- _EXTRACTED DATA_:
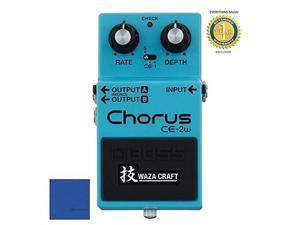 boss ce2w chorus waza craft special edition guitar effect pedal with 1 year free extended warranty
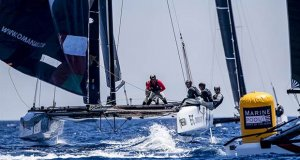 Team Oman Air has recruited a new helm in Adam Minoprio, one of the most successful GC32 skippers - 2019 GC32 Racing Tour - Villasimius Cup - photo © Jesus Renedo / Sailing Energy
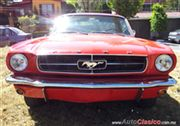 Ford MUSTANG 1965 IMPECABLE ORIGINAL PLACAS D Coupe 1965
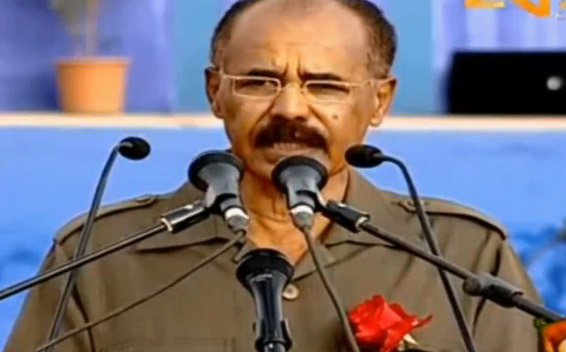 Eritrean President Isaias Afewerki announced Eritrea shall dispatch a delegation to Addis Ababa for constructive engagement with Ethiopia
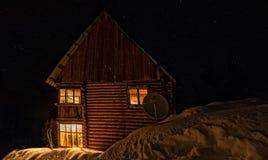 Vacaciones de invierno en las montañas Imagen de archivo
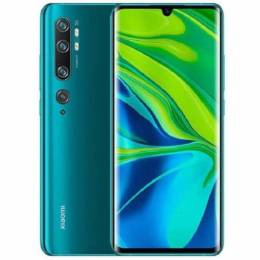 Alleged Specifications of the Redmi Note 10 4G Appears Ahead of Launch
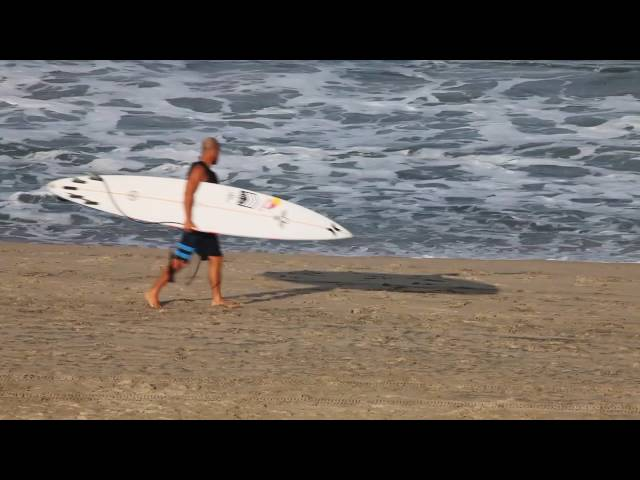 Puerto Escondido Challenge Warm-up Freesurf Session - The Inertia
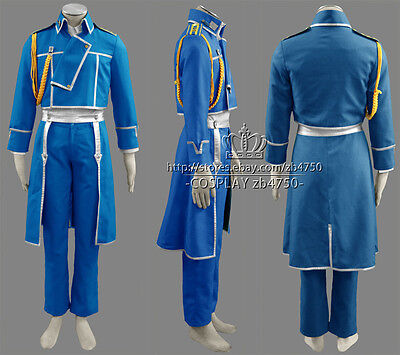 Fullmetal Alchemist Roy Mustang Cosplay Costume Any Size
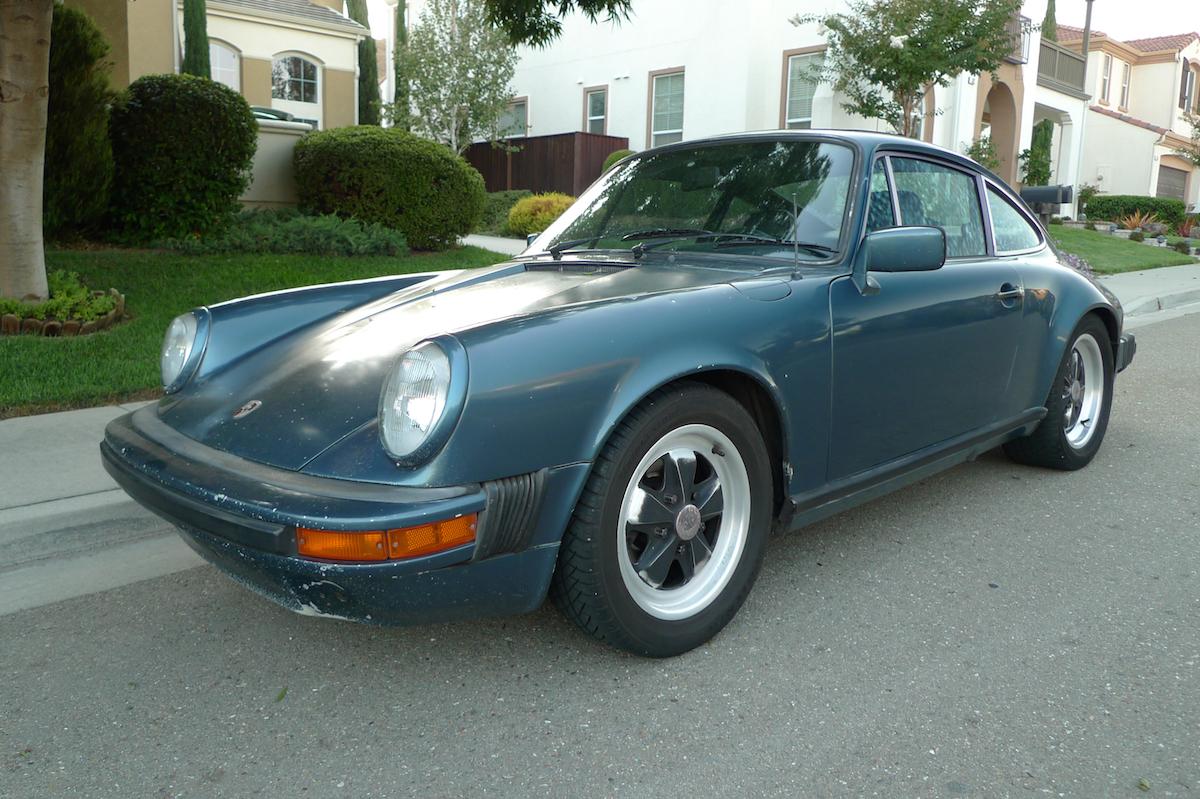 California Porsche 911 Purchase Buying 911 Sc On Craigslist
==
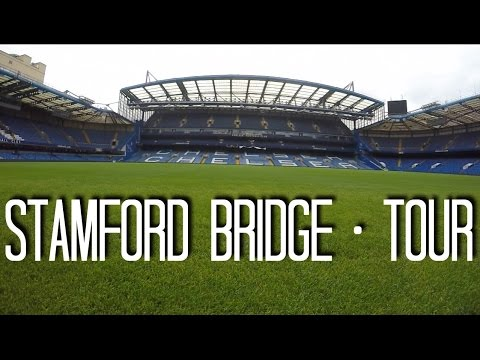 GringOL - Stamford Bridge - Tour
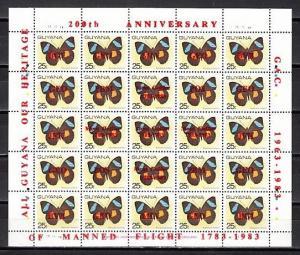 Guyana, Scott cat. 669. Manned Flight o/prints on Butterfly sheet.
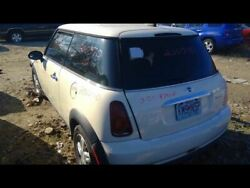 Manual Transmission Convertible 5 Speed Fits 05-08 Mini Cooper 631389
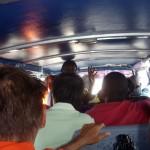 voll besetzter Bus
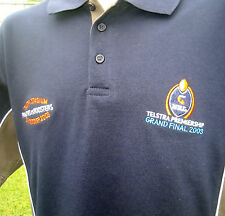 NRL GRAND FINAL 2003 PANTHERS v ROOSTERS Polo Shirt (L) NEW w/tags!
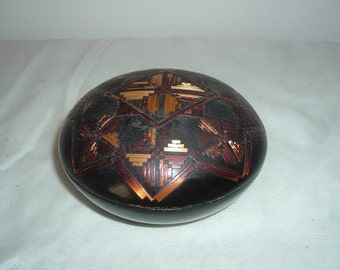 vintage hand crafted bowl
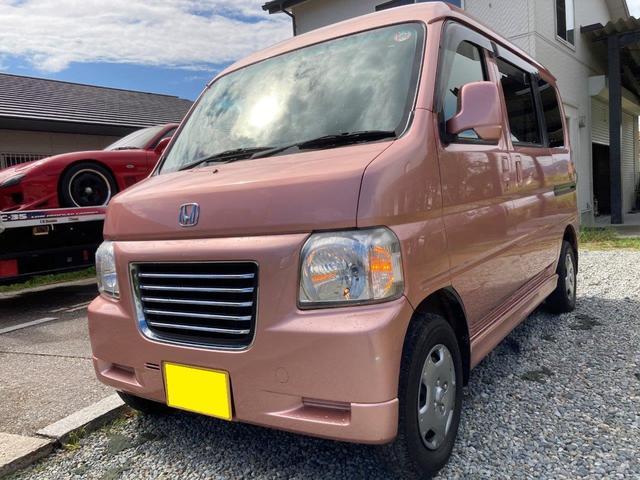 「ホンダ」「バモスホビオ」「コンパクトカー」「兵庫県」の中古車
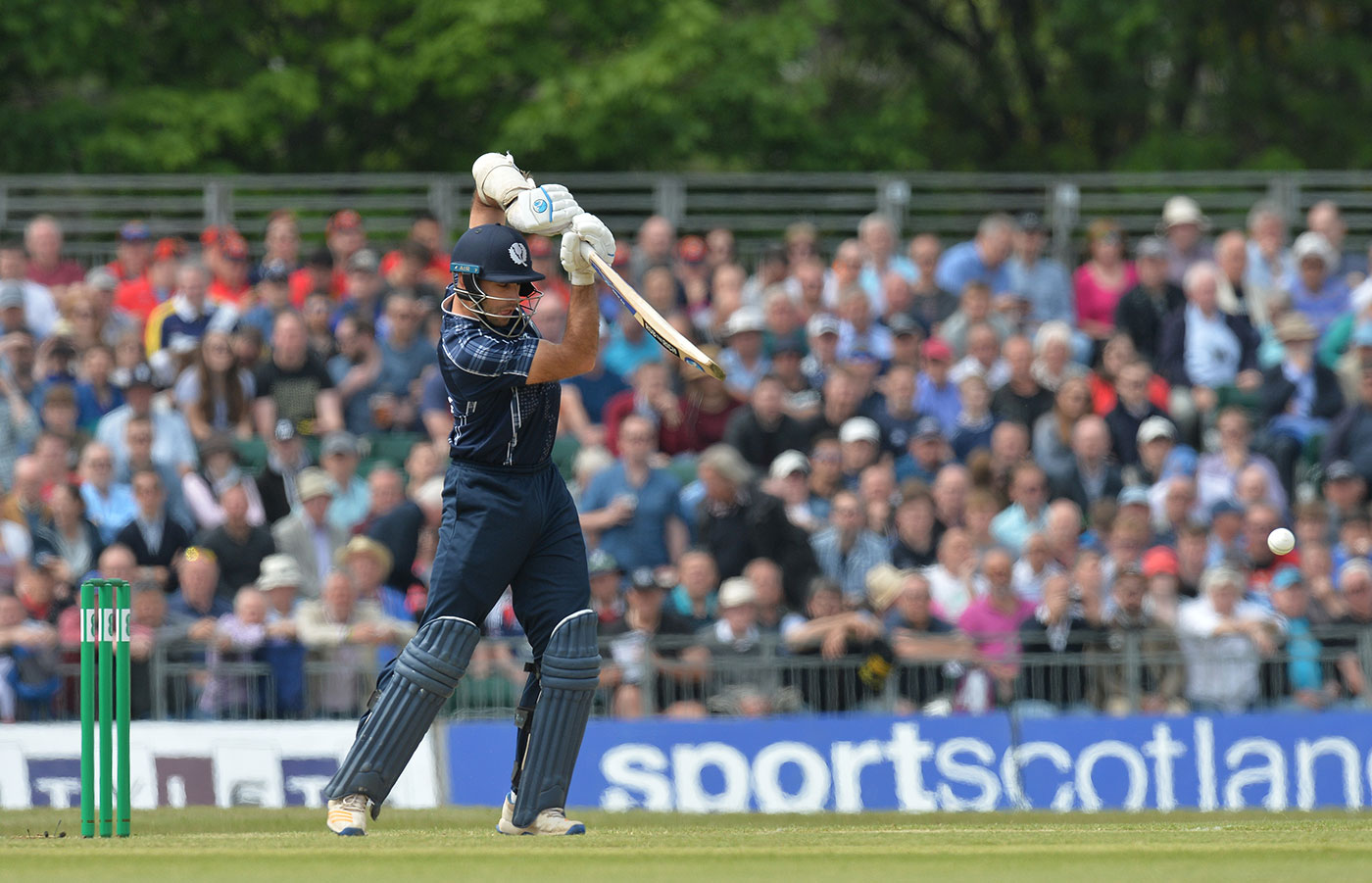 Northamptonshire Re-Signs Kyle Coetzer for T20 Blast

- _WHAT NEEDS TO BE DONE_:
Pictures aside, return exactly the lines from the data above, starting at the line that has "Puerto Escondido Challenge" and ending at the line that has "California Porsche 911", both included.

- _ANSWER FOR THIS EXERCISE_:
 Puerto Escondido Challenge Warm-up Freesurf Session - The Inertia
 Fullmetal Alchemist Roy Mustang Cosplay Costume Any Size
 California Porsche 911 Purchase Buying 911 Sc On Craigslist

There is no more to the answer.